‘Devastating’: Malawi left in dire straits by Trump’s decision to freeze aid
African nation relies on US and other foreign donors to help fund healthcare projects and schools
صاحبخبر - The freezing of funds from USAid, the world’s biggest development agency, has sent shock waves through the southern African country of Malawi, one of the world’s most aid-dependent states.
Elon Musk, the US president Donald Trump’s billionaire adviser, last week said he was working to shut down USAid, which disbursed $43.8bn (£35.2bn) globally in 2023. Chaos is reigning in the development sector. Supplies of lifesaving medication and children’s food in many countries have screeched to a halt.
The US government was giving more than $350m (£282m) to Malawi annually, according to the US Department of State, equivalent to more than 13% of the African country’s 2024-25 budget.
More than half of healthcare spending in Malawi comes from foreign donors. Since 2003, the US has put more than $2.1bn (£1.7bn) into fighting HIV/Aids, malaria and tuberculosis. Between 2019 and 2023, foreign donations accounted for 11% of the education budget and 80% of spending on capital projects such as schools and classrooms, according to Unicef. USAid accounted for a quarter of this.
US foreign aid chart
“Developed countries like the US know and appreciate that Malawi is one country that has invested heavily in efforts to eradicate poverty, disease and other socioeconomic ills,” said Malawi’s information minister, Moses Kunkuyu. “But, being a repetitive victim of natural disasters and global economic woes, it is clear that Malawi still needs a hand.”
Immediate impacts include funding for HIV prevention medication being stopped, while university students on US bursaries have been told to find alternative sources of support.
“Malawi is already experiencing some devastating consequences,” said Pemphero Mphamba, a health economics researcher at Kamuzu University of Health Sciences in Blantyre.
She said the economy’s dire state could worsen, pointing to high inflation, which has been above 23% since June 2022 because of repeated currency devaluations amid foreign exchange shortages. “USAid was another source of forex,” Mphamba said.
Last year, GDP per capita in Malawi was just $481, according to the International Monetary Fund and the already weak economy has been battered by repeated climate shocks. Cyclone Freddy killed 679 people and displaced 659,000 in March 2023. Then, last year, Malawi was hit by the worst drought in southern Africa for a century.

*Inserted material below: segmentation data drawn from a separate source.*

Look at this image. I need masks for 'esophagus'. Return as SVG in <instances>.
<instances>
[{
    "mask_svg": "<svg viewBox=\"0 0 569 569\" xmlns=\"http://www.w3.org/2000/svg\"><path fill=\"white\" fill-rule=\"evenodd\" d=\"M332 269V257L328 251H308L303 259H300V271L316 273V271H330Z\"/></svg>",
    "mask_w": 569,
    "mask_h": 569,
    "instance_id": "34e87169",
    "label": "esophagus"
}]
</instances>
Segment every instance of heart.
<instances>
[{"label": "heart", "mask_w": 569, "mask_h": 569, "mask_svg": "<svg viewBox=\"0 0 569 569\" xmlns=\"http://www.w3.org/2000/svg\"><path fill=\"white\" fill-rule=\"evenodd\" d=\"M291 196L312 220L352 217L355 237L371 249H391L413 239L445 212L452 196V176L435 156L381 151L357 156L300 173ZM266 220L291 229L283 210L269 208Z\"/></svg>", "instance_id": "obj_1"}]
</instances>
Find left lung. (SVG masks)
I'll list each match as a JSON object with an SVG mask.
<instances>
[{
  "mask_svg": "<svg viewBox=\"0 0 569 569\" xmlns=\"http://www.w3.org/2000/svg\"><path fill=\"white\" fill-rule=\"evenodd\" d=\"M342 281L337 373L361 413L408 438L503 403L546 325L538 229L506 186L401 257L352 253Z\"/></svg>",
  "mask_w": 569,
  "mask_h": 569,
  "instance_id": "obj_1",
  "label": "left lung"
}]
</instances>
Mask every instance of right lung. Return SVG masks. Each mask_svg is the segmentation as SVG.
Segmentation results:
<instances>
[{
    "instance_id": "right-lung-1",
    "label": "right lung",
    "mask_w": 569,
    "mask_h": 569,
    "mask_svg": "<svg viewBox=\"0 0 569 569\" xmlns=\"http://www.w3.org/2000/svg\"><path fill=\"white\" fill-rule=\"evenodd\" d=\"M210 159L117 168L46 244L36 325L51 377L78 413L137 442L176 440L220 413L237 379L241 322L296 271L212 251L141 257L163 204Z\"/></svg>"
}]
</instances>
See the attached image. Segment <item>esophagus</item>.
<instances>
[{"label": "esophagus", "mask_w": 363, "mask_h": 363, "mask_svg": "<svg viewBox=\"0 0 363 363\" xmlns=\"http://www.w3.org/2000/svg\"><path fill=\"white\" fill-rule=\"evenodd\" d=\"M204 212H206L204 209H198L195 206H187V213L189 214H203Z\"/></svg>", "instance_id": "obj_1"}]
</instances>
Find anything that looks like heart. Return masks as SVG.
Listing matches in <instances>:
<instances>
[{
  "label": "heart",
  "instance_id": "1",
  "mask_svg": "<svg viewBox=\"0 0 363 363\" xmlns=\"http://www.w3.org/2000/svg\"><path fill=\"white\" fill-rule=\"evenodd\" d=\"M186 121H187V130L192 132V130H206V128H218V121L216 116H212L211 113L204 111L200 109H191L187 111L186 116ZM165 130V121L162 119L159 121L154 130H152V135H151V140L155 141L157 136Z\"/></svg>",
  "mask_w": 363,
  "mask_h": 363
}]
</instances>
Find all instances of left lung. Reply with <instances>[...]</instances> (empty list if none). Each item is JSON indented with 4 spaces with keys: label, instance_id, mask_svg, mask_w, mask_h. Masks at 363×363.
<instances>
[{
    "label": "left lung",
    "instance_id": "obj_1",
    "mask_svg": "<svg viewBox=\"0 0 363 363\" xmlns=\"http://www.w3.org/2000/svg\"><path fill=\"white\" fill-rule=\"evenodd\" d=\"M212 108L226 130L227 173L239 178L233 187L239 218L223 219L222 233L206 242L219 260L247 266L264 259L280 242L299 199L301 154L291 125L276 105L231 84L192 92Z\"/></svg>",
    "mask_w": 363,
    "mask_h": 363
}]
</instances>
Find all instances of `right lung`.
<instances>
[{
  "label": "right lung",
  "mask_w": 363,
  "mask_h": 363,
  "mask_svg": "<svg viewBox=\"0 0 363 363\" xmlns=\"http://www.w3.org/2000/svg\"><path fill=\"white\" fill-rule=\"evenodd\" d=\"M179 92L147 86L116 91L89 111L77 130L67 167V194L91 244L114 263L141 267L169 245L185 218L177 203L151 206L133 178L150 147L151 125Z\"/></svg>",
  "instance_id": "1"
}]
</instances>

The World Bank estimated last month that for the past three years the economy has been growing slower than the population, which is now estimated to be more than 21 million.
The prospects for landlocked Malawi to export its way out of aid dependency look slim. It is dominated by subsistence agriculture and exported just $900m (£725m) of goods in 2022, according to the World Bank’s most recent data. Of those goods, 40% were tobacco.
While growing numbers of tourists have been flocking to the country for its abundant wildlife, soaring mountains and the golden beaches of Lake Malawi, they have not plugged a foreign exchange gap that has led to repeated shortages of fuel and other imports.
“As a country, we have been relying on one source of revenue collection for the longest time and that’s tobacco,” said Victor Chipofya, a political science lecturer at Blantyre International University. “So how does a country sustain itself with a product that globally everybody is campaigning against?”
He estimated several thousand people were working for NGOs and projects funded by USAid: “These were middle-class employed people, and obviously they were spending and they were able to pay taxes, and as a country we would be able to benefit from that … and now these people are unemployed.”
The sudden withdrawal of support could mean the reversal of some of the aid-related gains Malawi has made, said Yvonne Mhango, Africa economist at Bloomberg.
The end of aid dependency was not in sight either, she said: “I don’t think that will happen for a generation … It’s not like it’s got a vibrant stock exchange or debt market or foreign direct investment coming in in a big way, because they don’t have a consumer market.”
There were valid criticisms of aid for not catalysing sustainable, long-term growth, said Christopher Vandome, a senior research fellow at the Chatham House thinktank. “But the immediate reality is that government spending and so many of the government’s social provisions are dependent upon that donor support.”